Rickman v. Tantchou et al
Filing
42
ORDER adopting 40 Report and Recommendation and denying 38 Plaintiff's Motion to Reopen Case. Signed by District Judge Avern Cohn. (JOwe)
UNITED STATES DISTRICT COURT
EASTERN DISTRICT OF MICHIGAN
SOUTHERN DIVISION
MILTON RICKMAN,
Plaintiff,
v.
Case No. 11-13079
MICHELINE TANTCHOU, M.D.,
SCOTT FRIESORGER, and
JEFF SHAW,
HON. AVERN COHN
Defendants.
___________________________________/
ORDER
ADOPTING REPORT AND RECOMMENDATION (Doc. 40)
AND
DENYING PLAINTIFF’S MOTION TO REOPEN THE CASE (Doc. 38)
I.
This is a prisoner civil rights case under 42 U.S.C. § 1983 which has closed.

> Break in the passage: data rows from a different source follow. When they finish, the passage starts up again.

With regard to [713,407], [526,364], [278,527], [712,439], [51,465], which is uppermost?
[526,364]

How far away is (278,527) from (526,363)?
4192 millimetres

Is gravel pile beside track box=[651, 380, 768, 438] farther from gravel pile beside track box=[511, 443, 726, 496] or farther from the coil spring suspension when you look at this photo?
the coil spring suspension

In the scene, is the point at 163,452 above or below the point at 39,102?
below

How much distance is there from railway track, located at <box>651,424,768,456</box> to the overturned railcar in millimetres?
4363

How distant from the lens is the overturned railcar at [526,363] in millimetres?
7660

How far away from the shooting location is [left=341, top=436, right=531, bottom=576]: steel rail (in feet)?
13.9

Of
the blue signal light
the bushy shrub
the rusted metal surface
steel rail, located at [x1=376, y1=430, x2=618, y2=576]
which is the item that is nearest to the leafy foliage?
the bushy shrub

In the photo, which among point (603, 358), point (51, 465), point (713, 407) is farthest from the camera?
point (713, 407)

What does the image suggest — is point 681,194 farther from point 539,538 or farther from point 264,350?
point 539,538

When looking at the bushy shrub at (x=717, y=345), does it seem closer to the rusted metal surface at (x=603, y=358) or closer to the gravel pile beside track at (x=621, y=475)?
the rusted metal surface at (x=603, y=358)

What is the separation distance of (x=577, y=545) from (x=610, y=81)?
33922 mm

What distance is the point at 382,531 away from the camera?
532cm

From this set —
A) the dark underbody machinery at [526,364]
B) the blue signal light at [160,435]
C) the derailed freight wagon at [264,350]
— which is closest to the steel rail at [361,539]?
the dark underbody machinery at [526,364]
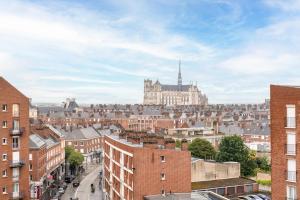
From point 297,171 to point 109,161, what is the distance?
116 ft

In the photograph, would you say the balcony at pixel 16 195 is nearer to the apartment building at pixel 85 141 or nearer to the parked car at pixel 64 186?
the parked car at pixel 64 186

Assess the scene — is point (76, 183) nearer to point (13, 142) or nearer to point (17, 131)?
point (13, 142)

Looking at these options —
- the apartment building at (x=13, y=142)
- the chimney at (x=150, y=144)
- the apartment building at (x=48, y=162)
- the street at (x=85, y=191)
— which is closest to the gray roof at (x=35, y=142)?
the apartment building at (x=48, y=162)

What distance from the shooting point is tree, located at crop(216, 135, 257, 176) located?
256ft

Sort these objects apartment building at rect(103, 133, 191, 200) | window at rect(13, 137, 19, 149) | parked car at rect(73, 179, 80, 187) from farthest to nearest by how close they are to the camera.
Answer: parked car at rect(73, 179, 80, 187) < window at rect(13, 137, 19, 149) < apartment building at rect(103, 133, 191, 200)

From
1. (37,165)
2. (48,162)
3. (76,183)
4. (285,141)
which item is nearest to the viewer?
(285,141)

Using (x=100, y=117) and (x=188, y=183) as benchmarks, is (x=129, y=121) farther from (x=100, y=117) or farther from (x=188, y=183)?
(x=188, y=183)

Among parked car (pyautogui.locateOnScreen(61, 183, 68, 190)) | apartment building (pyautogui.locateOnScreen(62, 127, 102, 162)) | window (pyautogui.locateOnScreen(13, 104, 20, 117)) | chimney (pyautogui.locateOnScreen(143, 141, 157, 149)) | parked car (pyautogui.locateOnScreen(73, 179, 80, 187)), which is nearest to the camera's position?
chimney (pyautogui.locateOnScreen(143, 141, 157, 149))

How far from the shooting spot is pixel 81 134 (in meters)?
116

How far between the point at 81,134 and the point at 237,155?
167ft

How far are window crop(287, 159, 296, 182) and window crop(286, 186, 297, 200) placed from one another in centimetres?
66

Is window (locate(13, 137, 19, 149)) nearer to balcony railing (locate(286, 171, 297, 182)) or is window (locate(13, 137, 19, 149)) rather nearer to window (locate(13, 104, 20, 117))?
window (locate(13, 104, 20, 117))

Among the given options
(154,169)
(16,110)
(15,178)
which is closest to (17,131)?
(16,110)

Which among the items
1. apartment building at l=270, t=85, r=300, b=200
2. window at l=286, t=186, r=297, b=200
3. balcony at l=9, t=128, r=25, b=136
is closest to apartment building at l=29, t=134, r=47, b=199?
balcony at l=9, t=128, r=25, b=136
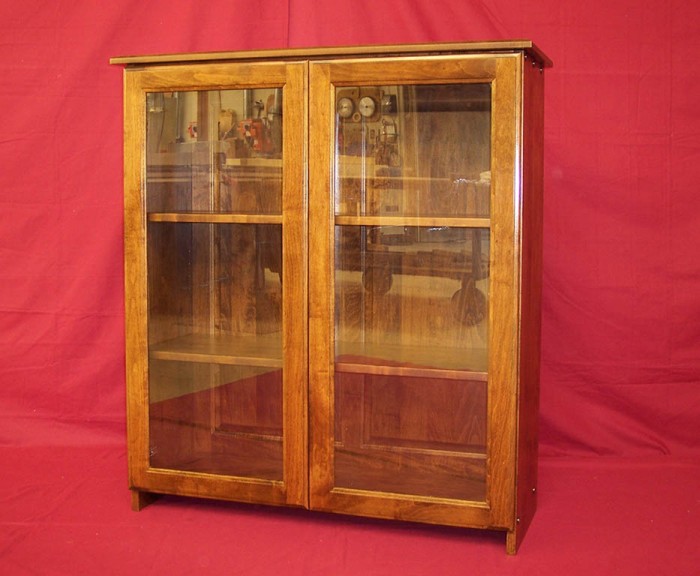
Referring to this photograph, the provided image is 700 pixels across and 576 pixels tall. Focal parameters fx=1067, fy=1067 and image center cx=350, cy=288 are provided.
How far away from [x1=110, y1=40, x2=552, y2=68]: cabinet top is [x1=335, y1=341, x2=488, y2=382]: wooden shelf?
716mm

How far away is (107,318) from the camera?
3.52 meters

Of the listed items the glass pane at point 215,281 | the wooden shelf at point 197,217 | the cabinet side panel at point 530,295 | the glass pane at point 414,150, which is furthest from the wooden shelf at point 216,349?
the cabinet side panel at point 530,295

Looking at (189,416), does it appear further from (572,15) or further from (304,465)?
(572,15)

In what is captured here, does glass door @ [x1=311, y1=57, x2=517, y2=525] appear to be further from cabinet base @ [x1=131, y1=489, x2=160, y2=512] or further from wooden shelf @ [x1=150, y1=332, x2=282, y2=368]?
cabinet base @ [x1=131, y1=489, x2=160, y2=512]

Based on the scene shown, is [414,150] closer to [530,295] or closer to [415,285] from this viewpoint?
[415,285]

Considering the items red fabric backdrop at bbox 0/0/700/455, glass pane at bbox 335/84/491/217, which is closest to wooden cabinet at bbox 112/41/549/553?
glass pane at bbox 335/84/491/217

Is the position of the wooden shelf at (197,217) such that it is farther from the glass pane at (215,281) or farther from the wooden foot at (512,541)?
the wooden foot at (512,541)

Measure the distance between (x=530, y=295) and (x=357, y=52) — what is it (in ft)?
2.41

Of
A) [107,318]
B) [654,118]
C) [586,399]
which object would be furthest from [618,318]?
[107,318]

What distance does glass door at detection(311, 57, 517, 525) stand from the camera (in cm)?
253

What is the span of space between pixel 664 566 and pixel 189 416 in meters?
1.27

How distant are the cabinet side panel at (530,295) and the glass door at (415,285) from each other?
53mm

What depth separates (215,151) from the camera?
9.07ft

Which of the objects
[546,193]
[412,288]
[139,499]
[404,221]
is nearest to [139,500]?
[139,499]
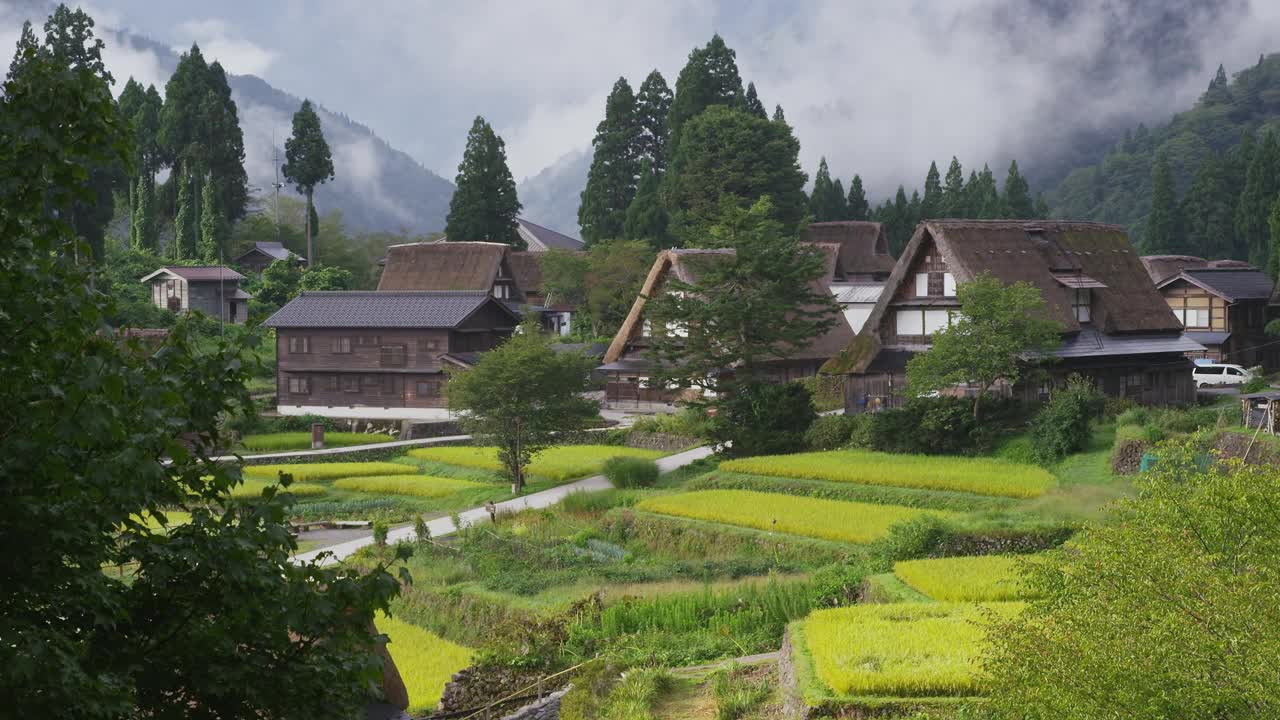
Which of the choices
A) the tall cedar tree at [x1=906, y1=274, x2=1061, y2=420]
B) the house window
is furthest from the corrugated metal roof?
the house window

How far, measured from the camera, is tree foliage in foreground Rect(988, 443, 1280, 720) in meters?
8.98

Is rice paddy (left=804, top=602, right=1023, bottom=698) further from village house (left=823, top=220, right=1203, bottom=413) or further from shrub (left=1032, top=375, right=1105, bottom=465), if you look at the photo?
village house (left=823, top=220, right=1203, bottom=413)

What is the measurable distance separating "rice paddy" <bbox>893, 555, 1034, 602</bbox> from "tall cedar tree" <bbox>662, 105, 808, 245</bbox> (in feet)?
127

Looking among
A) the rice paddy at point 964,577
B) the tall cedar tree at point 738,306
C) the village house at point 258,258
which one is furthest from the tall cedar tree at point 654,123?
the rice paddy at point 964,577

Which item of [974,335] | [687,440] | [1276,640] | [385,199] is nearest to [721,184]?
[687,440]

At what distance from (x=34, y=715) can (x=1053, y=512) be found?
19.6 m

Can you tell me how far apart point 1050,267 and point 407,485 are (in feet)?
57.7

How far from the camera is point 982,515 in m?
23.5

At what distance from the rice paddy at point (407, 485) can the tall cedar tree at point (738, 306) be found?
6.14 metres

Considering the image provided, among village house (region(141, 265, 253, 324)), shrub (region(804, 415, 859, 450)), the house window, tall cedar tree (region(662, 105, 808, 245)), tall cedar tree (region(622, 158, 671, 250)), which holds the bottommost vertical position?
shrub (region(804, 415, 859, 450))

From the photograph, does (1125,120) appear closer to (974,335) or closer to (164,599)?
(974,335)

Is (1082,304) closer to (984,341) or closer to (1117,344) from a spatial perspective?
(1117,344)

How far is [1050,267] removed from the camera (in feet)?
115

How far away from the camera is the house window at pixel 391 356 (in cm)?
4697
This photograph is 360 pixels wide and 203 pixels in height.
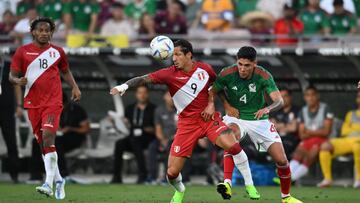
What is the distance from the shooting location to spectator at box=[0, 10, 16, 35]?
69.6 feet

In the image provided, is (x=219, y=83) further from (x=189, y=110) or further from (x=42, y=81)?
(x=42, y=81)

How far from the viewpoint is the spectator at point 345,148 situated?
57.7 feet

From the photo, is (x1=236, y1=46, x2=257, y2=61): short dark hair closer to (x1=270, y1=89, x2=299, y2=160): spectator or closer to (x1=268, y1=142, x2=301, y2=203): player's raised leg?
(x1=268, y1=142, x2=301, y2=203): player's raised leg

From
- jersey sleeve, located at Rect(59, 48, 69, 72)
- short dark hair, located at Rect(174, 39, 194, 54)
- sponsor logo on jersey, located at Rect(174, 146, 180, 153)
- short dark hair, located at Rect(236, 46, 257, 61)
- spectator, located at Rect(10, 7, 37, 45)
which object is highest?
short dark hair, located at Rect(174, 39, 194, 54)

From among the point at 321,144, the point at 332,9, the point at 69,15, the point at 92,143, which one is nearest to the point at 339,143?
the point at 321,144

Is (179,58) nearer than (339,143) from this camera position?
Yes

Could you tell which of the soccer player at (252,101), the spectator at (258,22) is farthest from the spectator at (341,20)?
the soccer player at (252,101)

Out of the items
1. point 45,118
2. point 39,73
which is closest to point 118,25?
point 39,73

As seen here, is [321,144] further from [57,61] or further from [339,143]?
[57,61]

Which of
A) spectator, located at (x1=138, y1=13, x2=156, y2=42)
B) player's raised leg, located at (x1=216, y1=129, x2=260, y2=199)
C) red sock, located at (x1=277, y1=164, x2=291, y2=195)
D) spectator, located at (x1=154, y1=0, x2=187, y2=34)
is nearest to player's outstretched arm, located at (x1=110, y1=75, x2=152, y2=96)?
player's raised leg, located at (x1=216, y1=129, x2=260, y2=199)

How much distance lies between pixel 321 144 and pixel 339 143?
1.06 feet

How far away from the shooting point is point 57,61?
13594 mm

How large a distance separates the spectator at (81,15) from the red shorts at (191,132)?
8421 mm

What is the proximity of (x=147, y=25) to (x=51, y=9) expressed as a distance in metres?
2.38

Plaintiff, proceeding pro se, claimed that defendants have violated his constitutional
rights under the First, Eighth, and Fourteenth Amendments. Plaintiff’s claims stem from
having his medical detail for a double mattress removed. Plaintiff sued Micheline
Tantchou (Tantchou), a physician, alleging she improperly removed the medical detail.
Plaintiff also sued Scott Friesorger (Friesorger) and Jeff Shaw (Shaw), employees of the
Michigan Department of Correction (MDOC), alleging they conspired to have his double
mattress taken away in retaliation for an earlier grievance plaintiff filed against Shaw.
The matter was referred to a magistrate judge for all pretrial proceedings. (Doc. 7).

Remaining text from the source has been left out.